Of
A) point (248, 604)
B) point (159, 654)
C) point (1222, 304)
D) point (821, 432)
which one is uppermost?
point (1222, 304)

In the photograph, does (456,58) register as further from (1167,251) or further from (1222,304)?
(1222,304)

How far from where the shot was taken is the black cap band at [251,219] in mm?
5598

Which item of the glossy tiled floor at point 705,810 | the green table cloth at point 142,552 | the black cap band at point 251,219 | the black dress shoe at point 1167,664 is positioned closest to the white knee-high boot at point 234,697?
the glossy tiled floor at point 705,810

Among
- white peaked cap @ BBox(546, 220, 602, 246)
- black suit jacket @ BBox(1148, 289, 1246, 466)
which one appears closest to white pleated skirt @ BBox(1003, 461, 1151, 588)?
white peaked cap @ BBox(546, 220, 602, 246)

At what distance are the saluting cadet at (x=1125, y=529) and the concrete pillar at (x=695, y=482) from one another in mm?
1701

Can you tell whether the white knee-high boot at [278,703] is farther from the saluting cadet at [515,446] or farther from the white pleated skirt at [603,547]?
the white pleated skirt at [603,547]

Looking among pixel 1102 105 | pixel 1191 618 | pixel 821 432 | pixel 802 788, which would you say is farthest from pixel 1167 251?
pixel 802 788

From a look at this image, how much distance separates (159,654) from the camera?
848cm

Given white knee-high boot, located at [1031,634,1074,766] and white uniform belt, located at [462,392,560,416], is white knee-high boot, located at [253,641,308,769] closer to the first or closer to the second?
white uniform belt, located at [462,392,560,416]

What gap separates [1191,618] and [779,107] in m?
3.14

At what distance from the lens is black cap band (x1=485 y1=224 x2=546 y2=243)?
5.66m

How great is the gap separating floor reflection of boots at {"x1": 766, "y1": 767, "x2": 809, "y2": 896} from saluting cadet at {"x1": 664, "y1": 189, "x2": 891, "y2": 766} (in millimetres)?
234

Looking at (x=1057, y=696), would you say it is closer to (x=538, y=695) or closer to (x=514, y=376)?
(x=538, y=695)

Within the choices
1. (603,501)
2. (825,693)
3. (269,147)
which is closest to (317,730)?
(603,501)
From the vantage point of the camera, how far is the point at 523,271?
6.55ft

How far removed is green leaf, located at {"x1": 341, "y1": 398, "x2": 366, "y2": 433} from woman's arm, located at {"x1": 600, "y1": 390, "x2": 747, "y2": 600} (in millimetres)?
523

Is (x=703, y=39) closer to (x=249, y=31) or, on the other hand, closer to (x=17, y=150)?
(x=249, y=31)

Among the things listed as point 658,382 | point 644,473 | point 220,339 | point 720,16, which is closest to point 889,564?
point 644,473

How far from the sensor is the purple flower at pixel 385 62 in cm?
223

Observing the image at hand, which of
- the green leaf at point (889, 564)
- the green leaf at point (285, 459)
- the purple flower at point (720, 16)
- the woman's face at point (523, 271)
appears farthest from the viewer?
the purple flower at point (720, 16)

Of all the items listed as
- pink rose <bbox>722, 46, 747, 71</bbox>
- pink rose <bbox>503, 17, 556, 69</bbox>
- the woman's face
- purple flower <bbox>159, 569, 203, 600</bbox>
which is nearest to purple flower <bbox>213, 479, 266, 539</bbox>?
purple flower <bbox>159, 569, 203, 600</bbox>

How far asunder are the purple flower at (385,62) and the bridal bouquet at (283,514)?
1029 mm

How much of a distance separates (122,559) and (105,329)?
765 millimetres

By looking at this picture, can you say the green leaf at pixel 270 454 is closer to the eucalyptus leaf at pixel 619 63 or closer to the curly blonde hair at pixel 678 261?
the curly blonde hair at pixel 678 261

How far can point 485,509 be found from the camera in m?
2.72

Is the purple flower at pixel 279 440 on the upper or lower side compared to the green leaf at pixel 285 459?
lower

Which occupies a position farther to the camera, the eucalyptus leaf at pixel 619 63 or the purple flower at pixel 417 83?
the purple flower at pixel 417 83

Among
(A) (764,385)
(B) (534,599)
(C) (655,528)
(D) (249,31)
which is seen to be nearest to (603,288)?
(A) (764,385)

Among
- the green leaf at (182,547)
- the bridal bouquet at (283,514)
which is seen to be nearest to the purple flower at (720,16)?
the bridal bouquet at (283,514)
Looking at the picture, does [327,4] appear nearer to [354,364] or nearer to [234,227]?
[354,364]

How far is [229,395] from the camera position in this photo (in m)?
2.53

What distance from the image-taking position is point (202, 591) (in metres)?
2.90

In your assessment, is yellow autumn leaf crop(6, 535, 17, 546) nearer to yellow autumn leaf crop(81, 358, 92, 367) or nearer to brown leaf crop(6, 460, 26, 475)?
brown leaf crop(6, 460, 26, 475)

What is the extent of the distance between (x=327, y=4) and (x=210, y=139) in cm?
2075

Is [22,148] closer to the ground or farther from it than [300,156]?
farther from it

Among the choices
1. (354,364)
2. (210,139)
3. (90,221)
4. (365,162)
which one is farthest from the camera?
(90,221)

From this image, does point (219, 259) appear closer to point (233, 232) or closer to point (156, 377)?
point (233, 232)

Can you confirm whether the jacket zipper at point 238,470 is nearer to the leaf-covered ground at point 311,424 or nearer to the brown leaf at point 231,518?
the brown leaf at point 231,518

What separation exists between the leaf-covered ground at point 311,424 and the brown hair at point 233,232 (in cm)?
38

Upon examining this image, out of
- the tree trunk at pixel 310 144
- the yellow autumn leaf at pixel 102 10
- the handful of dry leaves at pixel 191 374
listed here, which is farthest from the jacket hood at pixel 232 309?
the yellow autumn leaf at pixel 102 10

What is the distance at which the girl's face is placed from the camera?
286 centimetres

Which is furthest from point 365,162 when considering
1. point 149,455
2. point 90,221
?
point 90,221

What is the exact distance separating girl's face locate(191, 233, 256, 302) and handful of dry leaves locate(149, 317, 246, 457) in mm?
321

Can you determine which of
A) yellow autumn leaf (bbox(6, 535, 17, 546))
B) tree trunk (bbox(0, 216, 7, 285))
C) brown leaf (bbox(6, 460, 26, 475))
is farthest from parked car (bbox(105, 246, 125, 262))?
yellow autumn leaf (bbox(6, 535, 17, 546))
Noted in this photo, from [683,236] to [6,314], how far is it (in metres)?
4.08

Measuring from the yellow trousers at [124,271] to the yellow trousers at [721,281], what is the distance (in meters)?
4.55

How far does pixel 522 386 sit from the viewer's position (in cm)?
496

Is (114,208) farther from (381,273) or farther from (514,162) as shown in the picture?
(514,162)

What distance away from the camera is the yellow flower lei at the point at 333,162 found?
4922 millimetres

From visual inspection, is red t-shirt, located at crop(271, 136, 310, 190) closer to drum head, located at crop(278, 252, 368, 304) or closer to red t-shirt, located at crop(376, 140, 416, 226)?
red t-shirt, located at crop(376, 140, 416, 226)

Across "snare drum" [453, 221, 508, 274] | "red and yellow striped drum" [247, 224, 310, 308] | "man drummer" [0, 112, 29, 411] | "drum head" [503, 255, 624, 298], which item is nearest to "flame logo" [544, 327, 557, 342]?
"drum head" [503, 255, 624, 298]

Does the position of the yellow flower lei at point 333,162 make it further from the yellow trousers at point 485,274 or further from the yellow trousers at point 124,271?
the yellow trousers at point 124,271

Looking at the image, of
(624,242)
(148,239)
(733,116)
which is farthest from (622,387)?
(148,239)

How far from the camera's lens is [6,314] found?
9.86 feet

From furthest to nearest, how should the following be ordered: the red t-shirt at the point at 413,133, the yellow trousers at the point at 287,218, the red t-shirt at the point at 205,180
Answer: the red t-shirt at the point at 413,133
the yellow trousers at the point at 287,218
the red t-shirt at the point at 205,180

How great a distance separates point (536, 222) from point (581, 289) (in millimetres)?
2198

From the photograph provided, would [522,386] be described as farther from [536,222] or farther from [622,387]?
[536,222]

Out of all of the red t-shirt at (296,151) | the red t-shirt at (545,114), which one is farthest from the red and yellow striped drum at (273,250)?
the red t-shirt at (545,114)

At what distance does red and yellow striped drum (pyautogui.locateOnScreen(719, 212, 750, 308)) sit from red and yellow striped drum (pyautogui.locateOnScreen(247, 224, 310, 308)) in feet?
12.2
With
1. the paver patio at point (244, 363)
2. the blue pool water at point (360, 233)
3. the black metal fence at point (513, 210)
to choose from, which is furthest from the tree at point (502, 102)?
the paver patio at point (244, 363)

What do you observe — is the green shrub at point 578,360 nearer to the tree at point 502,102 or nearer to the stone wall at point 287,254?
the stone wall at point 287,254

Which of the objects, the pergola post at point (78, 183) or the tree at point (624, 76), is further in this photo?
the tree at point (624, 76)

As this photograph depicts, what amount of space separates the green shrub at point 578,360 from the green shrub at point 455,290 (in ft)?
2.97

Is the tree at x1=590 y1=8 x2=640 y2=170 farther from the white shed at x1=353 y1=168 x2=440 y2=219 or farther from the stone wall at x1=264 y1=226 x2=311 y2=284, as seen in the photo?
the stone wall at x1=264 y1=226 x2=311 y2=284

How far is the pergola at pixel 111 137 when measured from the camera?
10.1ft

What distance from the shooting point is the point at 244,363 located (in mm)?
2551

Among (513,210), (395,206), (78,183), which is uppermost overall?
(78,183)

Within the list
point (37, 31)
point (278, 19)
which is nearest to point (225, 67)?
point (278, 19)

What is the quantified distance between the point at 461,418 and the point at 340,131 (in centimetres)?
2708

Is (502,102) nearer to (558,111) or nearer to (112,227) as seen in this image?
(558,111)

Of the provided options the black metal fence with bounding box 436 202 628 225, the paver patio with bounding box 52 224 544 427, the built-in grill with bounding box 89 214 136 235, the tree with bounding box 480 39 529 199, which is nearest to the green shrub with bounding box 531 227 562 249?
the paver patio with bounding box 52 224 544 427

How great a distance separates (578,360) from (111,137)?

+++

Exercise goal
Output only the lines running from the line with "What is the quantified" through the final line of the data, inclusive.

Answer to the task
What is the quantified distance between the point at 461,418 and the point at 340,131 (in centimetres)?
2708

Is (502,102) nearer to (558,111) or nearer to (112,227) as seen in this image?
(558,111)

Of the provided options the black metal fence with bounding box 436 202 628 225, the paver patio with bounding box 52 224 544 427, the built-in grill with bounding box 89 214 136 235, the tree with bounding box 480 39 529 199, which is nearest to the green shrub with bounding box 531 227 562 249?
the paver patio with bounding box 52 224 544 427

How great a distance separates (578,360) from (111,137)?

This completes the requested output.